___ DATA EXTRACT

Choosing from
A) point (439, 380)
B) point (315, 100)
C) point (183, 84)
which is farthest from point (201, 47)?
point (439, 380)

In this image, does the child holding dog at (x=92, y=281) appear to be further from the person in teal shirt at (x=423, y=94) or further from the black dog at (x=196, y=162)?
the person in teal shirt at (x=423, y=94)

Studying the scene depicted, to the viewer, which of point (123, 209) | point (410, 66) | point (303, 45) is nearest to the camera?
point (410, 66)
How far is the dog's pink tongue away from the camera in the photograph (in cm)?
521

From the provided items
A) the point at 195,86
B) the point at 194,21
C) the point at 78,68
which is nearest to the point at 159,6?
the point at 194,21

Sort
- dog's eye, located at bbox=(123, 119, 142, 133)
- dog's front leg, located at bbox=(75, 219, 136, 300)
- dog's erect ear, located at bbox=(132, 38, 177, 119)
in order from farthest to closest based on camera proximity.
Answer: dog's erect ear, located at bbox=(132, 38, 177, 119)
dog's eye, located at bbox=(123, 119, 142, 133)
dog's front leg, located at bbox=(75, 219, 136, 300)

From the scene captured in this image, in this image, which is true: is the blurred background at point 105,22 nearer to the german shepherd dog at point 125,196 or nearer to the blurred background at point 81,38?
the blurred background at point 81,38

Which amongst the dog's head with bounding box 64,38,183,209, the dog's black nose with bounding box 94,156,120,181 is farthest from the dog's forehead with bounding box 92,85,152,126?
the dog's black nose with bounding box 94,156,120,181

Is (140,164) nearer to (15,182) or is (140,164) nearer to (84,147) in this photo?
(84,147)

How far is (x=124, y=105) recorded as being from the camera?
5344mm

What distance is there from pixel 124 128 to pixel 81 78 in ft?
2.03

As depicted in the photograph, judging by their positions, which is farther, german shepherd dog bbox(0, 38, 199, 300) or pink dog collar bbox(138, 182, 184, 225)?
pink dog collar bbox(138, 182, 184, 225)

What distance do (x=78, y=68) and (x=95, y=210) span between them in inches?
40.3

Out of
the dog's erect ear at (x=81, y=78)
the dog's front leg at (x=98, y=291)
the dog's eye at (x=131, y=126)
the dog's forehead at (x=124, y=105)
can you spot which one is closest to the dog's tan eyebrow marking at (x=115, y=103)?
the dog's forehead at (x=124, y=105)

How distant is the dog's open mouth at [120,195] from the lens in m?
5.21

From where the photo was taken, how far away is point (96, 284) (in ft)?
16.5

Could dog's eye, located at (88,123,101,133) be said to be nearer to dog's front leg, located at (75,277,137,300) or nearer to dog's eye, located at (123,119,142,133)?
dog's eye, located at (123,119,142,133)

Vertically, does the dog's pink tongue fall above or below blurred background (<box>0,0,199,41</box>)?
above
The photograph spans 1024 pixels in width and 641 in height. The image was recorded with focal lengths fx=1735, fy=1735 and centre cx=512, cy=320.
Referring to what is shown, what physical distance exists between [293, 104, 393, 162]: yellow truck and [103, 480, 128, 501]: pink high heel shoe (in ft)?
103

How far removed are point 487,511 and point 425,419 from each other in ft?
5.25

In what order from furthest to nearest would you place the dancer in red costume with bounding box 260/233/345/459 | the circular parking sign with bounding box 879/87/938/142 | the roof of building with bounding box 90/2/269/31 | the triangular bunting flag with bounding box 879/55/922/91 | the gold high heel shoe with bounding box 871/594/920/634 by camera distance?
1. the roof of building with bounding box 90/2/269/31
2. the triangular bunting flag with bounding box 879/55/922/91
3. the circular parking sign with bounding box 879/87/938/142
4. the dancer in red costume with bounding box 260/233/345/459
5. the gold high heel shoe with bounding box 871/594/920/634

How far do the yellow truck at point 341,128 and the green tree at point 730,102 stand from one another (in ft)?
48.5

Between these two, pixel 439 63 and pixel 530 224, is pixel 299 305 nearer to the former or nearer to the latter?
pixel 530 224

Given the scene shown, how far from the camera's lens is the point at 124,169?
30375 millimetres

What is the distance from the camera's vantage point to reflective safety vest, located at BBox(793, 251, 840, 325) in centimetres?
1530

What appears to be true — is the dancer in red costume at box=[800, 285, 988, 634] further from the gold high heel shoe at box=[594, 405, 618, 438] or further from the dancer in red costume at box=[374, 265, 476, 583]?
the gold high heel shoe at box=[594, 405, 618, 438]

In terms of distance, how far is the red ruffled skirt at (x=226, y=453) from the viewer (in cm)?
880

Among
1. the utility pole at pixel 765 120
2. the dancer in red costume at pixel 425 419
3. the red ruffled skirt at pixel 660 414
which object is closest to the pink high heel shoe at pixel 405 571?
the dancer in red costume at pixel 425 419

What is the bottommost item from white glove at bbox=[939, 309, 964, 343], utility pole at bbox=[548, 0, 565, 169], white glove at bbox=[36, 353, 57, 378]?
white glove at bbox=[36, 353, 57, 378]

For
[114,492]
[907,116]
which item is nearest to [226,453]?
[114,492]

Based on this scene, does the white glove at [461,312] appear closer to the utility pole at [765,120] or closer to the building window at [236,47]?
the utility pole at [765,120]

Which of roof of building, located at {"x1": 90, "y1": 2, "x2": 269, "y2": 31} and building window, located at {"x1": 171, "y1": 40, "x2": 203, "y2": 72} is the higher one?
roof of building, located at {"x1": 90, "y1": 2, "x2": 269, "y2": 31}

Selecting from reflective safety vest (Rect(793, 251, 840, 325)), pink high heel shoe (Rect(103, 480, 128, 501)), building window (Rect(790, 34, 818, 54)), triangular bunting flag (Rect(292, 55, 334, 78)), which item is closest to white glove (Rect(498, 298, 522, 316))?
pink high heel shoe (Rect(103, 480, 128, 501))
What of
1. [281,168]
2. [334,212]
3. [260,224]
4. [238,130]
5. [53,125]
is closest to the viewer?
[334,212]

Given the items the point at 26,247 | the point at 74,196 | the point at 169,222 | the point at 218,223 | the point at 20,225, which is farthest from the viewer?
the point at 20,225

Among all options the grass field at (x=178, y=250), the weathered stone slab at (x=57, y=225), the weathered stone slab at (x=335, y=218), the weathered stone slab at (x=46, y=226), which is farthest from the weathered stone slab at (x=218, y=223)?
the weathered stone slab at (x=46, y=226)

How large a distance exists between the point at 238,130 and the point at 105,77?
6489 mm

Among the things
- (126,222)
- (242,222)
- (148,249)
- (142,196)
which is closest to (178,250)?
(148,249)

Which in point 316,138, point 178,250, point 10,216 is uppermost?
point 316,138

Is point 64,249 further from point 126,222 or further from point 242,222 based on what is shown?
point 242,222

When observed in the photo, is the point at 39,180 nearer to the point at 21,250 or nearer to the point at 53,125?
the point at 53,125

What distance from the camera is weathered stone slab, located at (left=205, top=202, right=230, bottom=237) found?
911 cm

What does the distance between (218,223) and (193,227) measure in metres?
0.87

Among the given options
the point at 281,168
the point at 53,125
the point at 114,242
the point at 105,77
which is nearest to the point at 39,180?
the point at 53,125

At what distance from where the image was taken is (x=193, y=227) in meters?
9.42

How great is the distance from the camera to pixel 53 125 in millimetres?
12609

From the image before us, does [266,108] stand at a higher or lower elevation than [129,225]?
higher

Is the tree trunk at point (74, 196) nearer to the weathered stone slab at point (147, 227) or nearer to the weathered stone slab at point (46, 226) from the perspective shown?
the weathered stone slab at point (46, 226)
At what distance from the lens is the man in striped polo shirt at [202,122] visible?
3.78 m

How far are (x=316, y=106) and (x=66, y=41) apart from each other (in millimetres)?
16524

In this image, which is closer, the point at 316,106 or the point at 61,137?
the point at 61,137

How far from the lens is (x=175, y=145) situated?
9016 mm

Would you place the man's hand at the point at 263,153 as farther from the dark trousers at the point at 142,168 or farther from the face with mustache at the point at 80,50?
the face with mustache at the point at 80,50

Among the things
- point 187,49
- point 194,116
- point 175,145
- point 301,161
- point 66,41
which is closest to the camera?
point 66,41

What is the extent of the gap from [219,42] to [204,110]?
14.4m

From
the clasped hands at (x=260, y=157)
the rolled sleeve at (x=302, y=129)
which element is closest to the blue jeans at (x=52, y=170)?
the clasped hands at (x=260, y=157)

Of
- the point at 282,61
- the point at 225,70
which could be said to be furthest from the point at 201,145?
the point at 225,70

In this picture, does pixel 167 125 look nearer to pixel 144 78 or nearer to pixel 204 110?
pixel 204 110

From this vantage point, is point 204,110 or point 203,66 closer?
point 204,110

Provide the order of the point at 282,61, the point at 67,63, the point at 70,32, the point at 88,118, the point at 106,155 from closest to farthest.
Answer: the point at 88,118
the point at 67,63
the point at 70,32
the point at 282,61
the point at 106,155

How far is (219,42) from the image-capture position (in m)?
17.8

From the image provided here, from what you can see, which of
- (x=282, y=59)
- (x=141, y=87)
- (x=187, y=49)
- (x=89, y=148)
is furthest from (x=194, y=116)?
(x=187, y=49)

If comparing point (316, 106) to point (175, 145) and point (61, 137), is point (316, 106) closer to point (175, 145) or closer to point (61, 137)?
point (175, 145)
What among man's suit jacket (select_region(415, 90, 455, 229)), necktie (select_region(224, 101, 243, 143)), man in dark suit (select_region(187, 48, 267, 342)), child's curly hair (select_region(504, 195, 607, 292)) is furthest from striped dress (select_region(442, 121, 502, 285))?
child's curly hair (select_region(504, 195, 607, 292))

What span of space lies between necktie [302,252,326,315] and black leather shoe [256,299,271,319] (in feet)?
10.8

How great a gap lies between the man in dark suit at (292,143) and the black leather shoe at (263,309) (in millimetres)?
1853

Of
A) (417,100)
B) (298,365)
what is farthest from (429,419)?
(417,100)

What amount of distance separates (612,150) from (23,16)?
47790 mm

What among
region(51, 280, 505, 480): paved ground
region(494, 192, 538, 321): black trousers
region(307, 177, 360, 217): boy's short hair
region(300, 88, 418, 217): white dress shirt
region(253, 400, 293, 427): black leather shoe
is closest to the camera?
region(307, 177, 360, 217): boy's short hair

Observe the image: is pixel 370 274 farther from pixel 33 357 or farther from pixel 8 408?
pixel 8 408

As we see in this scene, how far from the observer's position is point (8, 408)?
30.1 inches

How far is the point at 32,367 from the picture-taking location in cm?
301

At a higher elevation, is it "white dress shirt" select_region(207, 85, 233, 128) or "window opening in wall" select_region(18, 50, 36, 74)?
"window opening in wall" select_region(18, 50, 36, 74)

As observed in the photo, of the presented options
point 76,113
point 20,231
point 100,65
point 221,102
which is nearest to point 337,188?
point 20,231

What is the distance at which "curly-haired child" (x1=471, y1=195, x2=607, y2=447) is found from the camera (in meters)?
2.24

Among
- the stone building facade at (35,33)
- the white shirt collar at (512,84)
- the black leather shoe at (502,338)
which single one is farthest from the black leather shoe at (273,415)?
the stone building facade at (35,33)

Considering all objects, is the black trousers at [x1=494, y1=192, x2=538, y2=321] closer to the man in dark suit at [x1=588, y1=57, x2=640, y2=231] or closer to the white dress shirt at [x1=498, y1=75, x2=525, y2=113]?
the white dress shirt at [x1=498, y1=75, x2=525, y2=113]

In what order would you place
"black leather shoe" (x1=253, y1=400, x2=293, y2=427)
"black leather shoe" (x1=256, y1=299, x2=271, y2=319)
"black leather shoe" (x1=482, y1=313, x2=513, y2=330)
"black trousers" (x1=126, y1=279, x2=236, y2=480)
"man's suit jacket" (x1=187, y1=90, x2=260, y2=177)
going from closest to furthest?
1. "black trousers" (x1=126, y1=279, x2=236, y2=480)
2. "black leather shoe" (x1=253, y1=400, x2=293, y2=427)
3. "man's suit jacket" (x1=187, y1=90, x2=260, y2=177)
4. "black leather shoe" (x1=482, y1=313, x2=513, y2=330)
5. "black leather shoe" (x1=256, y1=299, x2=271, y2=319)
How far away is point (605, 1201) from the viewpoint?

______

EXERCISE AIM. Please output the records again, beginning at the line that contains "Provide the order" and stopping after the line that contains "30.1 inches", copying every line in between with no changes.

FINAL RESULT.
Provide the order of the point at 282,61, the point at 67,63, the point at 70,32, the point at 88,118, the point at 106,155 from closest to farthest.
Answer: the point at 88,118
the point at 67,63
the point at 70,32
the point at 282,61
the point at 106,155

How far is (219,42) from the image-capture position (in m)?
17.8

From the image provided here, from what you can see, which of
- (x=282, y=59)
- (x=141, y=87)
- (x=187, y=49)
- (x=89, y=148)
is furthest from (x=194, y=116)?
(x=187, y=49)

If comparing point (316, 106) to point (175, 145) and point (61, 137), is point (316, 106) closer to point (175, 145) or closer to point (61, 137)?
point (175, 145)
What among man's suit jacket (select_region(415, 90, 455, 229)), necktie (select_region(224, 101, 243, 143)), man in dark suit (select_region(187, 48, 267, 342)), child's curly hair (select_region(504, 195, 607, 292)) is furthest from striped dress (select_region(442, 121, 502, 285))?
child's curly hair (select_region(504, 195, 607, 292))

What span of space lies between necktie [302,252,326,315] and black leather shoe [256,299,271,319] (in feet)?
10.8

How great a gap lies between the man in dark suit at (292,143) and the black leather shoe at (263,309) (in millimetres)?
1853

Of
A) (417,100)
B) (298,365)
what is farthest from (429,419)?
(417,100)

What amount of distance separates (612,150) from (23,16)?
47790 mm

What among
region(51, 280, 505, 480): paved ground
region(494, 192, 538, 321): black trousers
region(307, 177, 360, 217): boy's short hair
region(300, 88, 418, 217): white dress shirt
region(253, 400, 293, 427): black leather shoe
is closest to the camera?
region(307, 177, 360, 217): boy's short hair

Observe the image: is pixel 370 274 farther from pixel 33 357 or farther from pixel 8 408?
pixel 8 408

As we see in this scene, how far from the observer's position is point (8, 408)?
30.1 inches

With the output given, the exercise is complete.